Cognition All the Way Down
What Regenerating Flatworms Teach Us About AI
The Flatworm That Remembers
Cut a planarian flatworm in half. The tail grows a new head. The head grows a new tail. You now have two worms.
Here's the strange part: the new worm — the one grown entirely from a tail fragment — remembers things the original worm learned. Trained planarians retain their training even after decapitation and full head regeneration.
How does a creature store memories in tissue that isn't brain?
Michael Levin's lab at Tufts has been pursuing this question for decades, and their answer upends how we think about minds, machines, and the boundary between them. The answer isn't "memories are stored diffusely in the body" (though that's part of it). The answer is more radical:
The entire body is cognitive.
Every cell, every tissue, every organ is engaged in problem-solving, goal-maintenance, and adaptive behavior. The brain is just the most visible part of a nested hierarchy of cognitive systems that extends all the way down to molecular networks.
If true, this reframes everything we think about artificial intelligence.
The Problem With Our Categories
We have two dominant ways of thinking about life and mind:
The Mechanist View: Living things are machines. Cells follow genetic programs. Organs execute developmental subroutines. The brain computes. Everything is reducible to physics and chemistry. There's no spooky vitalism, no mysterious élan vital. Just atoms following laws.
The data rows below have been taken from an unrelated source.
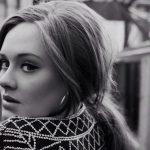 """Adele rompe il silenzio e annuncia l'album """"25"""""""
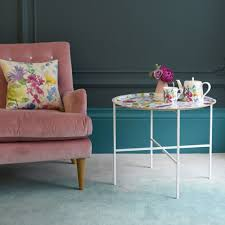 Tray Coffee Table by Tetbury Xl Tray Table Tray Coffee Tables Bluebellgray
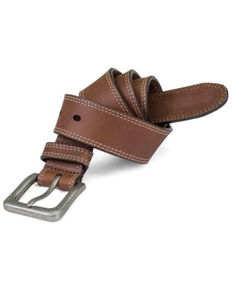 Timberland Pro Men's Boot Leather Belt, Brown, hi-res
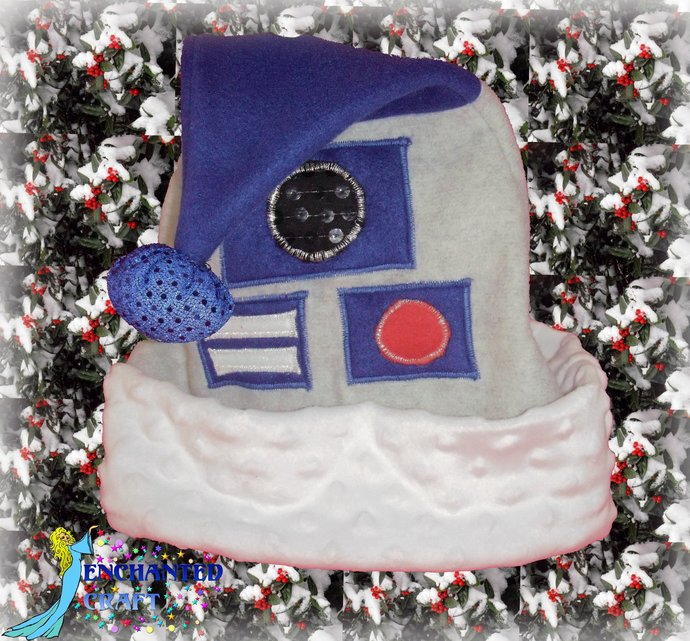 R2D2 SANTA hat for the STAR WARS fan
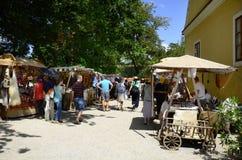 Δημοκρατία της Τσεχίας, Βοημία Στοκ φωτογραφία με δικαίωμα ελεύθερης χρήσης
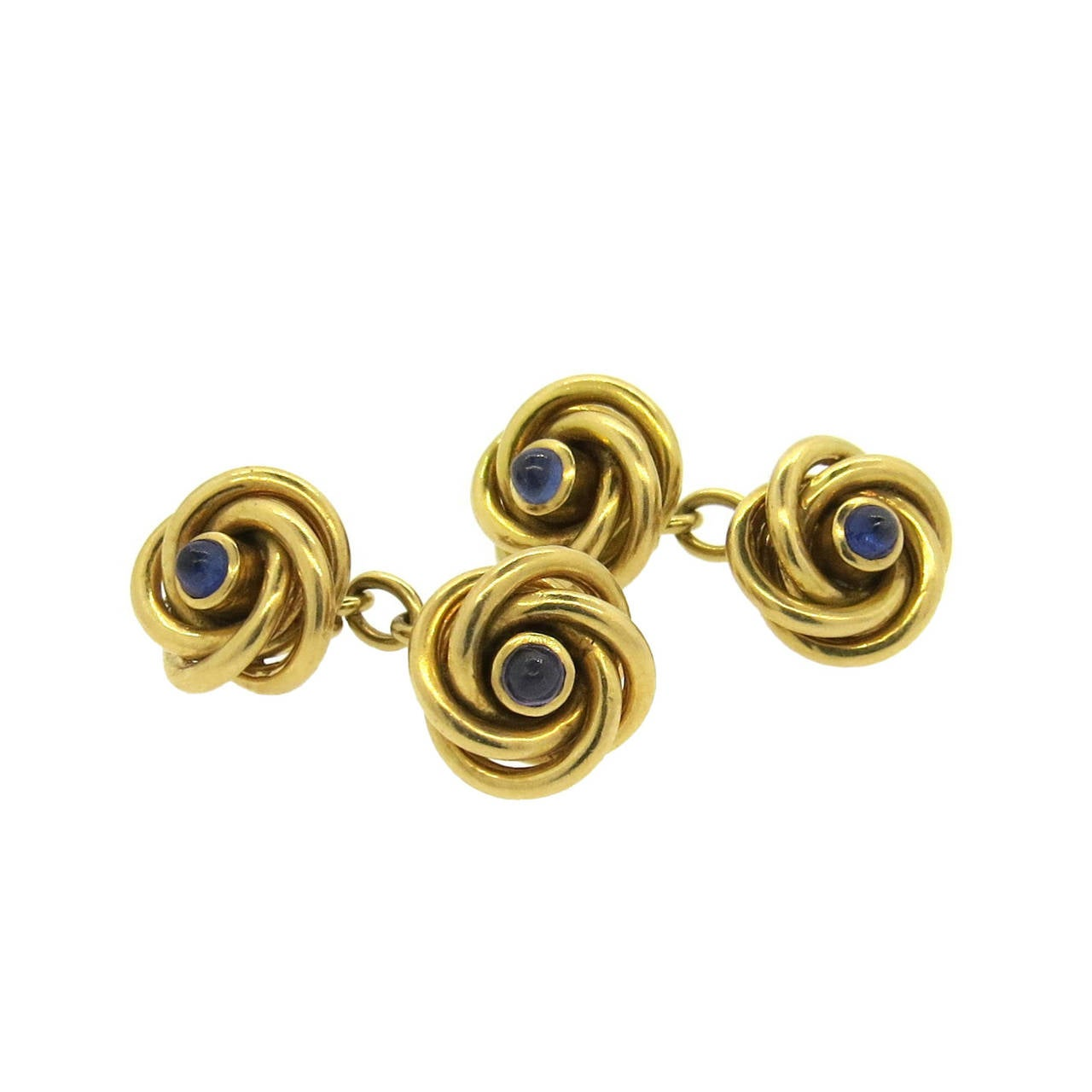 Retro Sapphire Gold Knot Cufflinks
The Cognitivist View: Minds are special. Intelligence emerges only at certain scales — specifically, at the level of brains with sufficient complexity. Below that threshold, you have "mere" mechanism. Above it, you have cognition, goals, beliefs, desires.
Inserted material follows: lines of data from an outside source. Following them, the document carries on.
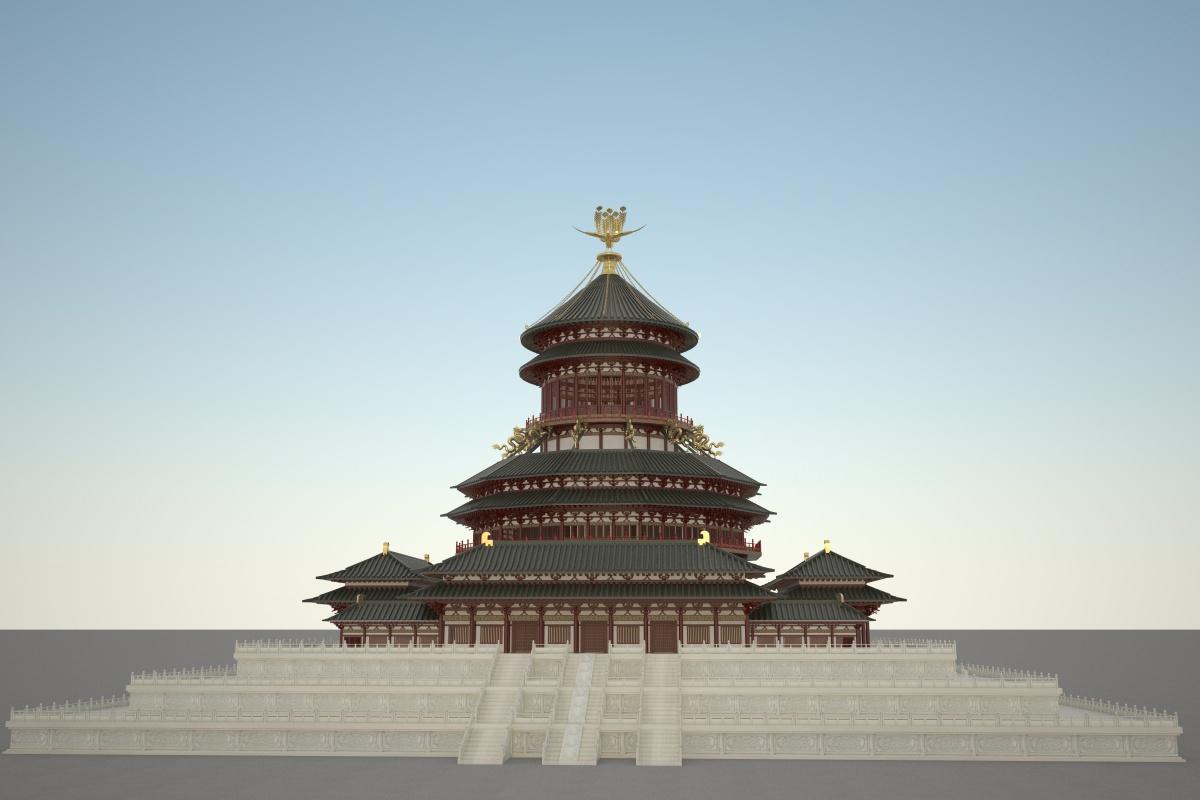 万象神宫6.jpg
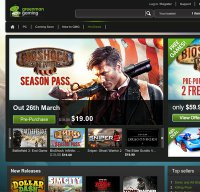 greenmangaming.com screenshot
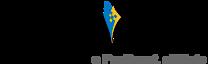 Bowker's Company logo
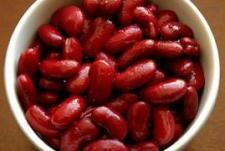 Best foods for eye health: Kidney beans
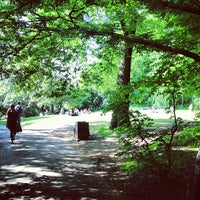 Photo taken at Holland Park by Denis N. on 6/2/2013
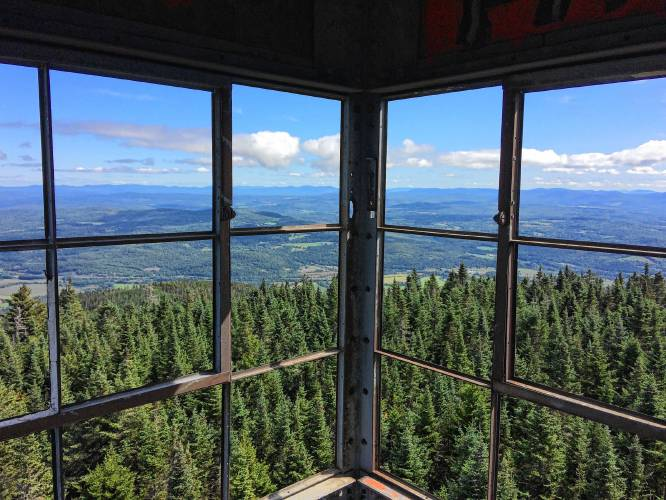 valley news views to be had climbing other monadnock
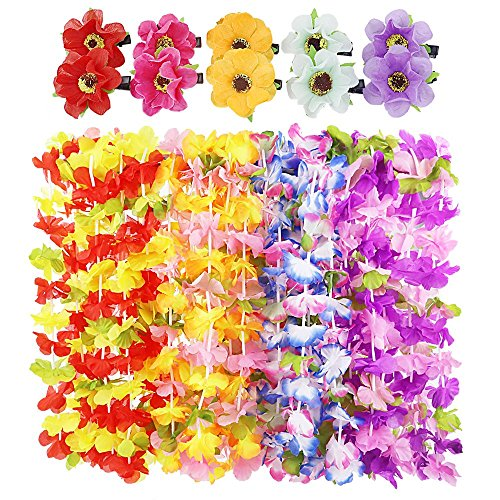 Wholesale APLANET 20pcs Hawaiian Leis Hawaiian Luau Necklaces, Simulation Silk Flower Necklace, 4 Styles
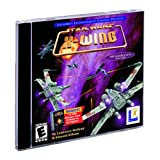 Star Wars: X-Wing (Jewel Case)
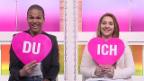 Video ««Ich oder Du» mit Jesse Ritch und Sara Heras» abspielen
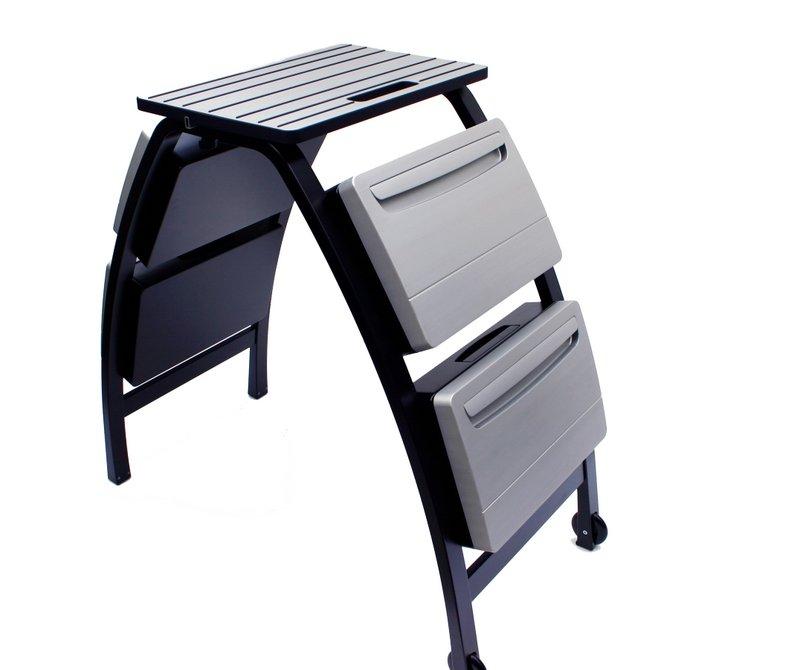 moweba mobile werkbank mit integriertem werkzeug bruno mallinger werktisch. Black Bedroom Furniture Sets. Home Design Ideas
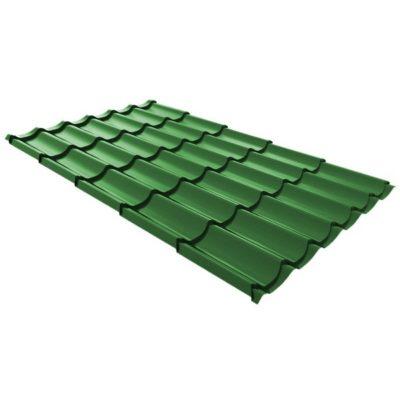 metallocherepica ruukki monterrey standard poliestr zeleny rr35 400x400 - Металлочерепица Ruukki, Monterrey Standard Polyestr — Зеленый (RR 37)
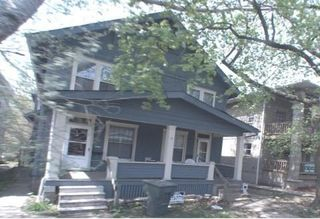 2157 Indianola Ave, Columbus, OH 43201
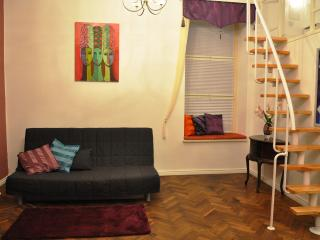 5 persons climatic studio in Center, Krakow
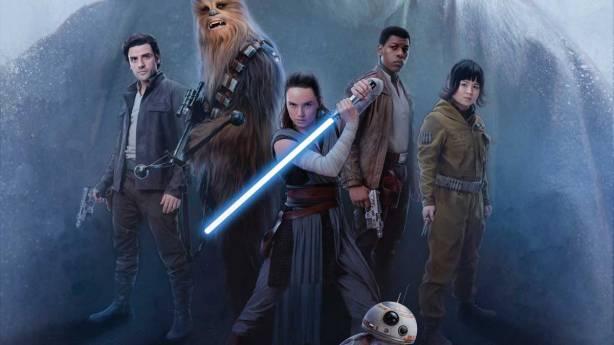 star-wars-the-last-jedi-3840x2160-oscar-isaac-john-boyega-daisy-9837-1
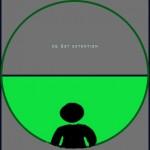 4k_circle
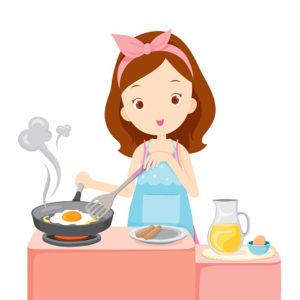 Test e Quiz di cucina – La mia ricetta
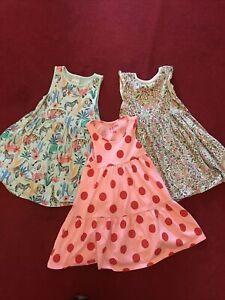 3 X F&F Dresses Girls 5-6 116cm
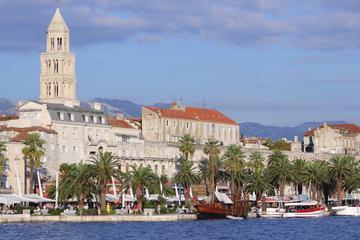Visite à pied de Split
Both views share an assumption: there's a line between mechanism and cognition. Below the line, things just happen according to physical law. Above it, there's something it's like to be the system.
Levin and Watson (in their recent paper "Machines All the Way Up, Cognition All the Way Down") argue this line doesn't exist. It's not that mechanism extends further up than we thought, or that cognition reaches further down. It's that the distinction itself is confused.
The flatworm remembering through decapitation isn't a parlor trick. It's evidence that memory and goal-directedness are more fundamental than neurons.
Multi-Scale Competency Architecture
Here's the framework: cognition exists at every scale of biological organization, with different competencies at each level.
| Scale | Cognitive Capacity | Example |
|---|---|---|
| Molecular | Associative learning | Molecular networks can do Pavlovian conditioning |
| Cellular | Navigation, decision-making | Cells navigate chemical gradients, "decide" to divide |
| Tissue | Pattern maintenance | Tissues maintain shape, repair damage |
| Organ | Functional coordination | Heart adjusts rhythm to body needs |
| Organism | Abstract reasoning | Brains do math, language, planning |
This isn't metaphor. Levin's experiments demonstrate literal learning and memory at cellular and tissue scales:
- Molecular conditioning: Gene regulatory networks show habituation, sensitization, and associative learning — the same phenomena we use to study memory in whole organisms.
- Cellular navigation: Cells don't just follow chemical gradients mechanically. They explore, remember past positions, and adapt their search strategies.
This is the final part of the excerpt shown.